La solennité de la consultation
Ce n’est pas par vanité que le Docteur Knock, charlatan de génie, interdisait toute espèce de familiarité dans son village, exigeant, en toutes circonstances, d’être appelé « Docteur » mais bien parce qu’il avait parfaitement compris que le respect favorise la confiance et par conséquent augmente l’efficacité thérapeutique. À l’évidence, titres et diplômes jouent un rôle. Dans une étude portant sur l’ulcère gastrique, le même placebo avait été présenté de façon différente à deux groupes de patients répartis au hasard. Dans le premier groupe, c’est le médecin qui présentait le produit comme nouveau et prometteur, dans l’autre groupe, c’était l’infirmière. Les résultats favorables ont atteint 70% dans le premier cas et 25 % dans le second. De même, lorsqu’un traitement est prescrit par un grand et célèbre patron dont la liste d’attente est de plusieurs mois, qui représente le dernier recours et reçoit dans un environnement technologiquement sophistiqué, entouré d’une cour d’assistants divers, il est concevable, bien que profondément injuste, que l’effet thérapeutique des prescriptions puisse être amplifié par rapport à celui du modeste praticien qui assure lui-même le secrétariat, la rédaction des ordonnances, la prise de rendez-vous et auprès de qui on peut accéder le plus souvent dans la journée. Voilà pourquoi aux États-Unis, dans tout cabinet médical qui se respecte, il est de bon ton d’arborer au mur, joliment encadrés, le plus grand nombre possible de diplômes et parchemins. La monarchie française l’avait déjà parfaitement compris, qui attribuait au souverain le pouvoir de guérir les écrouelles ‘, le jour du sacre et dans des circonstances bien définies. Malheureusement, si le bénéfice pour le prestige de la royauté était certain, aucune étude épi- démiologique contrôlée ne permet à l’heure actuelle de mesurer l’efficacité de ce traitement. Il n’est pourtant pas impossible que ce rituel ait pu avoir certains résultats. Peut-être, qui sait, nos actuels présidents devraient-ils, juste pour voir…
Le prix des choses
« Monsieur Purgon ne vous a pas ordonné de mettre quatre francs. Mettez, mettez trois livres… De ce mois, j’ai pris… huit médecines et… douze lavements; et l’autre mois, il y avait douze médecines et vingt lavements. Je ne m’étonne pas si je ne me porte pas si bien ce mois-ci que l’autre. » Molière n’avait guère confiance dans la médecine de son temps.

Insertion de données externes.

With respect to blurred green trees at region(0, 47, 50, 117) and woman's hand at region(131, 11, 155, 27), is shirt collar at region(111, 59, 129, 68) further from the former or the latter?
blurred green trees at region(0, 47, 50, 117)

Il en a probablement d’autant mieux saisi le rapport qui existe entre la dépense, la gravité de la maladie et l’efficacité du traitement. Tout se paie, la consultation comme le médicament. C’est sans aucun doute la psychanalyse qui a le plus théorisé sur cet aspect des choses en insistant sur l’aspect thérapeutique du paiement. Un traitement qui ne coûte rien ne vaut rien. Lorsqu’il avait l’impression que la cure psychanalytique n’avançait plus, un de nos maîtres, Pierre Dubor, avait pour coutume de nous expliquer qu’il fallait demander à ce que la patiente ne paie plus en chèque mais en argent liquide. En effet, lorsque la psychanalyse concerne une femme mariée qui ne travaille pas – professionnellement s’entend – le paiement, la remise d’un argent non gagné par soi-même représente, selon lui, l’un des obstacles majeurs à la cure, d’où une perte d’efficacité. De plus, toujours selon lui, un certain nombre de femmes ont des difficultés pour symboliser l’argent. La même somme payée en liquide aura beaucoup plus d’effet que si elle est remise en chèque ou pire, en carte de crédit. Freud lui-même faisait de la solvabilité des patients l’un des critères majeurs d’indication de la psychanalyse et ne se privait pas d’insister sur ce point dans sa correspondance.